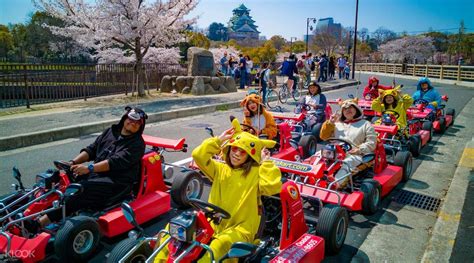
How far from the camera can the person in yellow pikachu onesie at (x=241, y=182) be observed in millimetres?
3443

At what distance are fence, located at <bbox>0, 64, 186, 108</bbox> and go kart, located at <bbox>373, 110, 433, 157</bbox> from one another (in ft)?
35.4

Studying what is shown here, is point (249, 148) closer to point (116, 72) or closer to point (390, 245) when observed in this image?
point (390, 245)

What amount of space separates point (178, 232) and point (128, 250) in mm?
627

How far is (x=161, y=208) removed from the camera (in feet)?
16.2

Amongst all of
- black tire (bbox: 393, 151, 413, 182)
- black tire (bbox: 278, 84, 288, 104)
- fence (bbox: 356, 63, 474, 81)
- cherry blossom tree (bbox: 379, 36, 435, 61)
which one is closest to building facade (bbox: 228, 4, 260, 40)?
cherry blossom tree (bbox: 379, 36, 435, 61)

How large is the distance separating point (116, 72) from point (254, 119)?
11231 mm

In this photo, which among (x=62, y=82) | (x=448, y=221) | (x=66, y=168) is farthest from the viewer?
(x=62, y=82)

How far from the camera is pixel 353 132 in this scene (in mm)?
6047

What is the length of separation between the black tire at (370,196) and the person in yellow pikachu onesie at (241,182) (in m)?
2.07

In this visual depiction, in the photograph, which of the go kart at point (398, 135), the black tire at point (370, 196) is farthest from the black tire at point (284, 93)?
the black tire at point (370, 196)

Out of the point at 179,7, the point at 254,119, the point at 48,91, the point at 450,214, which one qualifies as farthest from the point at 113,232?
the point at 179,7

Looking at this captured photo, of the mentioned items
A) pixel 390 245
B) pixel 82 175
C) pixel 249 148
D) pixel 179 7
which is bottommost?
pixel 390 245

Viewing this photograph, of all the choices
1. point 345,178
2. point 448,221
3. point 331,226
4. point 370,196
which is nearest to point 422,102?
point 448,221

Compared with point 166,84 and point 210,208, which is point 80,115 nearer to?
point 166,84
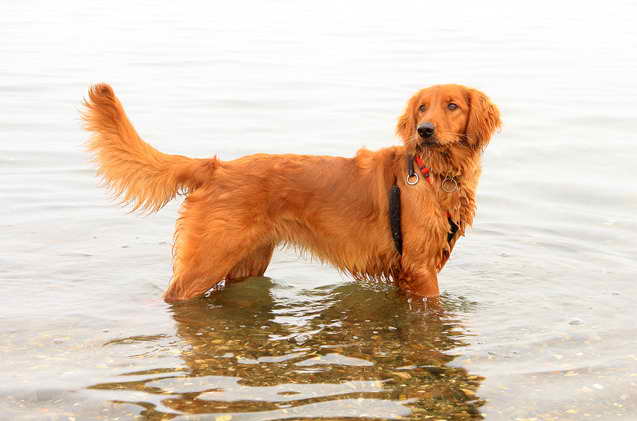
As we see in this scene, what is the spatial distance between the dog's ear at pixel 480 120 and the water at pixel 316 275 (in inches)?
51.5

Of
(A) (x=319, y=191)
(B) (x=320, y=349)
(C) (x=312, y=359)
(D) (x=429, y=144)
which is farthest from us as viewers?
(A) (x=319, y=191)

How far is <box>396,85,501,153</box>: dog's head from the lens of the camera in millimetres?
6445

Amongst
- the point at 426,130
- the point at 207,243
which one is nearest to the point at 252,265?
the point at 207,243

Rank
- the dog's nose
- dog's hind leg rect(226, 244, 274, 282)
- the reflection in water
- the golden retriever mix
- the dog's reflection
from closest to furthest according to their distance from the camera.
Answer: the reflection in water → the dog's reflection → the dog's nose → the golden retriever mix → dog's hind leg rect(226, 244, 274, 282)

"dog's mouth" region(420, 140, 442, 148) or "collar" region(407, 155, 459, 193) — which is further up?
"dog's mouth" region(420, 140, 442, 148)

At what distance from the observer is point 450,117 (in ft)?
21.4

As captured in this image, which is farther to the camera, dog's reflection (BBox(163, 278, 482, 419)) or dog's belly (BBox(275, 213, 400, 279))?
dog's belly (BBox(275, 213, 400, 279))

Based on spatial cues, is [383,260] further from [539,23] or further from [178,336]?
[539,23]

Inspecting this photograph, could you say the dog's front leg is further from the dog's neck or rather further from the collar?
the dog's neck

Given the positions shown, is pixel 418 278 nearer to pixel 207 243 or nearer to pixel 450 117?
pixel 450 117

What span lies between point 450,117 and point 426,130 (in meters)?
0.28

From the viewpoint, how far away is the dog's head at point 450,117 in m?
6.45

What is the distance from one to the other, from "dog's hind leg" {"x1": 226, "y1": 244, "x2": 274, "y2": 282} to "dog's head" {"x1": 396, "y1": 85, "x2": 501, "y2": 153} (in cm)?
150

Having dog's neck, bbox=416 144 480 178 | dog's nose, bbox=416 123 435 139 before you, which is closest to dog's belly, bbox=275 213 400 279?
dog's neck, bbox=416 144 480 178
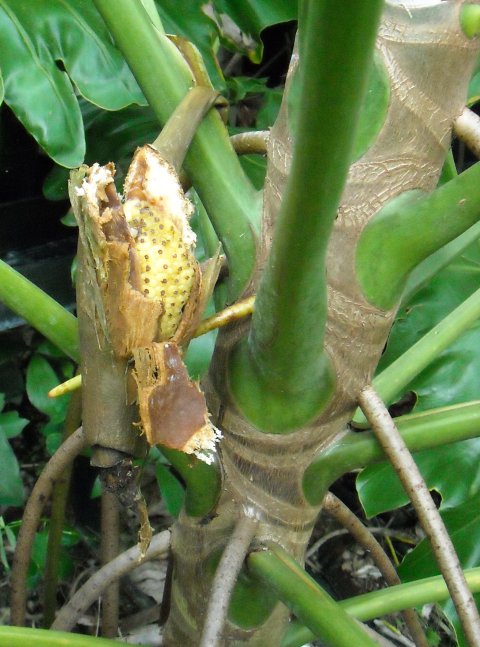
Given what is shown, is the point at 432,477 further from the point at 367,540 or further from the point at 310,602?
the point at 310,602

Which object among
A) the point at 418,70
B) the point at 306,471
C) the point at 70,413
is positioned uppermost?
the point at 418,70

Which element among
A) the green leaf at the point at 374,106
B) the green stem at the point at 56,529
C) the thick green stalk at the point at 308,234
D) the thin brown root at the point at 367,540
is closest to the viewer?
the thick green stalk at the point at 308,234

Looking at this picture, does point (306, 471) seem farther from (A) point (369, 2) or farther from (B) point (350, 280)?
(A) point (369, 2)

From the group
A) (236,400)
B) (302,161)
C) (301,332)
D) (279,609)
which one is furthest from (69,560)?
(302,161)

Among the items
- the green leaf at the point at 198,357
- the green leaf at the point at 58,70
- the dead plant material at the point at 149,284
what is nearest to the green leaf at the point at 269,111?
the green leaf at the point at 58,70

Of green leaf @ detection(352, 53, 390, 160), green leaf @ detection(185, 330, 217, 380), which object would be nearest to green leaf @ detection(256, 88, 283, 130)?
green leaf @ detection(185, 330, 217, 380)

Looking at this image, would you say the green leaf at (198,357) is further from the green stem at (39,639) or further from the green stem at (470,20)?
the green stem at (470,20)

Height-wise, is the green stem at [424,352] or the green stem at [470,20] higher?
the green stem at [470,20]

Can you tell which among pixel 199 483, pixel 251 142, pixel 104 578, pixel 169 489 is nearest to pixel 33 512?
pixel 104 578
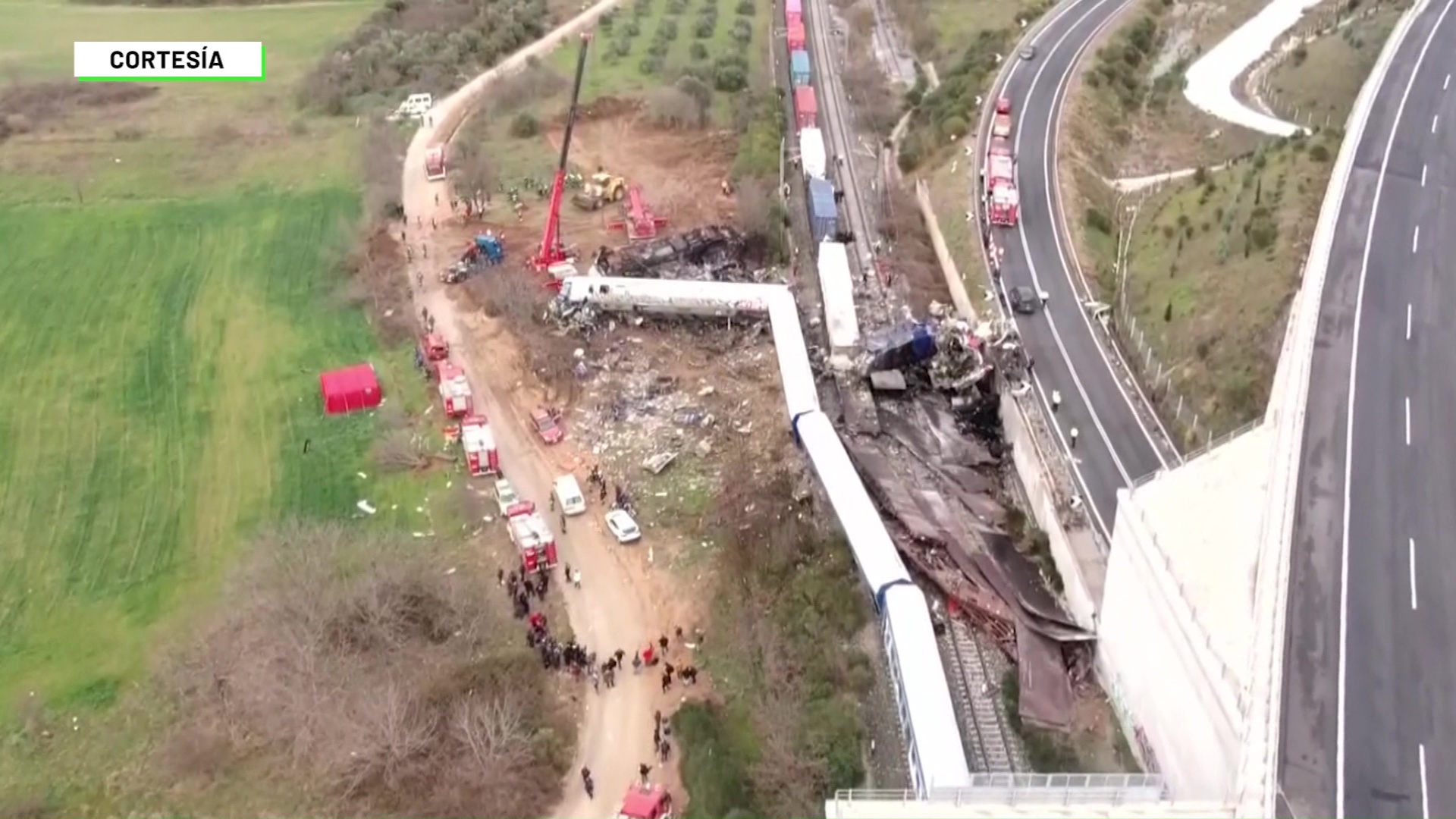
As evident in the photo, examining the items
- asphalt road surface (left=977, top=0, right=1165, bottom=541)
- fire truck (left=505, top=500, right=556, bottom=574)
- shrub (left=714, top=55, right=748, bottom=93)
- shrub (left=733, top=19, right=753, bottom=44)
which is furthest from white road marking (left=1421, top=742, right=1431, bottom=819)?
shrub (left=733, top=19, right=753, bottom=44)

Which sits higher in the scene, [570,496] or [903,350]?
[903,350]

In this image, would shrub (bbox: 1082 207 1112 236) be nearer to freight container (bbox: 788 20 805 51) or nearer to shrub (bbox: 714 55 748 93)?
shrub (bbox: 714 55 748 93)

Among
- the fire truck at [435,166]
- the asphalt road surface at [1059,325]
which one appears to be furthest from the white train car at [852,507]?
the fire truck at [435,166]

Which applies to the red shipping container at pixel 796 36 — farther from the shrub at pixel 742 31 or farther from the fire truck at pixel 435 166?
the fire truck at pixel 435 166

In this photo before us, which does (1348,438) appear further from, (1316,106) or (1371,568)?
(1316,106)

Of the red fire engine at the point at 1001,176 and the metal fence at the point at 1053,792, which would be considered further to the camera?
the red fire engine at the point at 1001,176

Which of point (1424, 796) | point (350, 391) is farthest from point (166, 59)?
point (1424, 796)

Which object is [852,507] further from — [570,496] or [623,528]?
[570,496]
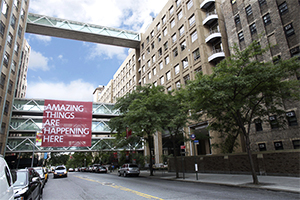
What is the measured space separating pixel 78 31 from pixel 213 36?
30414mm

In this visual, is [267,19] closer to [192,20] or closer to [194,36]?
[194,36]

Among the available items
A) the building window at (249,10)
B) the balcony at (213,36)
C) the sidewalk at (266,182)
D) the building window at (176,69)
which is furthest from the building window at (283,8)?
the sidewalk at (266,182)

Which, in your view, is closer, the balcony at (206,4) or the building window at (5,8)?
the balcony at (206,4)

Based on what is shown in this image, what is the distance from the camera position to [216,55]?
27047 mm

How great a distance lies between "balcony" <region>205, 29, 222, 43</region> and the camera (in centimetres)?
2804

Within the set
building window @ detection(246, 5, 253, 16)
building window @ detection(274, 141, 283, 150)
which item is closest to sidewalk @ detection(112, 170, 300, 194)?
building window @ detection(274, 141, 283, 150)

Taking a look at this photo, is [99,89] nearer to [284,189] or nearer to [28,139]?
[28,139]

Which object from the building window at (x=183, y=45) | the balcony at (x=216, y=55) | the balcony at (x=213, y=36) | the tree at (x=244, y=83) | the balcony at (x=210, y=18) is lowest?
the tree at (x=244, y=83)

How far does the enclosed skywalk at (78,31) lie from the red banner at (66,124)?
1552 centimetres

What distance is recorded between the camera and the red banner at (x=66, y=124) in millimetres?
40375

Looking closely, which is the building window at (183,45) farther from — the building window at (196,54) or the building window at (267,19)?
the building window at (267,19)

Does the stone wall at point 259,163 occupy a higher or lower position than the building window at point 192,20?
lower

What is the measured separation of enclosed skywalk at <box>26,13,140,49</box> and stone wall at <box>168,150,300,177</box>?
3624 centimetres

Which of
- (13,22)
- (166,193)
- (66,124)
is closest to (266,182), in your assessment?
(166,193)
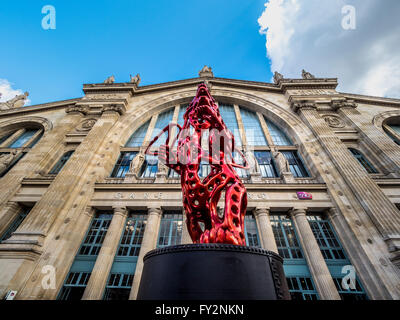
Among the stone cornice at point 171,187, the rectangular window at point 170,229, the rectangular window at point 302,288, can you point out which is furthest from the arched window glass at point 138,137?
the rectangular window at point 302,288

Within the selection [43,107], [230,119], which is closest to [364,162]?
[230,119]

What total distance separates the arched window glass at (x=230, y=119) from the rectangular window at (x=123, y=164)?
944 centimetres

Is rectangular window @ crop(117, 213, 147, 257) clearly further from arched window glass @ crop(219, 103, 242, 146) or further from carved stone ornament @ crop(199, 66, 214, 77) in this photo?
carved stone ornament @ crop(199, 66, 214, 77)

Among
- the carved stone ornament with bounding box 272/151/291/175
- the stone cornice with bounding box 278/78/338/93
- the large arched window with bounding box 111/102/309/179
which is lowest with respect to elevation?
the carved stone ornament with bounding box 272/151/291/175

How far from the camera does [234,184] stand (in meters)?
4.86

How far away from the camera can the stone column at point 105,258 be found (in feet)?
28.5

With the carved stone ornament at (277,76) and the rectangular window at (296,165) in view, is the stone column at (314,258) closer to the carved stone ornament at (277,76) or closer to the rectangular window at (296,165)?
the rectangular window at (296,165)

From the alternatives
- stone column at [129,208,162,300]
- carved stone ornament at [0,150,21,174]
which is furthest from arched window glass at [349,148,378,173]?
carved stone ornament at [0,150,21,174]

□ □ □ □ □ □ □

◆ What to produce
The lines to quote run from the one containing "Among the stone" through the final line of the material above; please give them exactly, both ends included, and nothing else.

◆ Output of the task
Among the stone cornice at point 171,187, the rectangular window at point 170,229, the rectangular window at point 302,288, can you point out which is furthest from the arched window glass at point 138,137?
the rectangular window at point 302,288

Within the selection [43,107], [230,119], which is closest to [364,162]?
[230,119]

What total distance separates the arched window glass at (x=230, y=119) from the rectangular window at (x=123, y=164)?
944 centimetres

Is rectangular window @ crop(117, 213, 147, 257) clearly further from arched window glass @ crop(219, 103, 242, 146) or further from carved stone ornament @ crop(199, 66, 214, 77) in this photo?
carved stone ornament @ crop(199, 66, 214, 77)

Among
- the carved stone ornament with bounding box 272/151/291/175
- the stone cornice with bounding box 278/78/338/93
- the large arched window with bounding box 111/102/309/179
which is lowest with respect to elevation?
the carved stone ornament with bounding box 272/151/291/175

How far from the camera does [234,184] stand (in meters)?
4.86

How far away from the camera can the stone column at point 105,258 be found (in feet)?
28.5

With the carved stone ornament at (277,76) and the rectangular window at (296,165) in view, is the stone column at (314,258) closer to the carved stone ornament at (277,76) or closer to the rectangular window at (296,165)?
the rectangular window at (296,165)

From the alternatives
- stone column at [129,208,162,300]
- carved stone ornament at [0,150,21,174]
which is furthest from arched window glass at [349,148,378,173]?
carved stone ornament at [0,150,21,174]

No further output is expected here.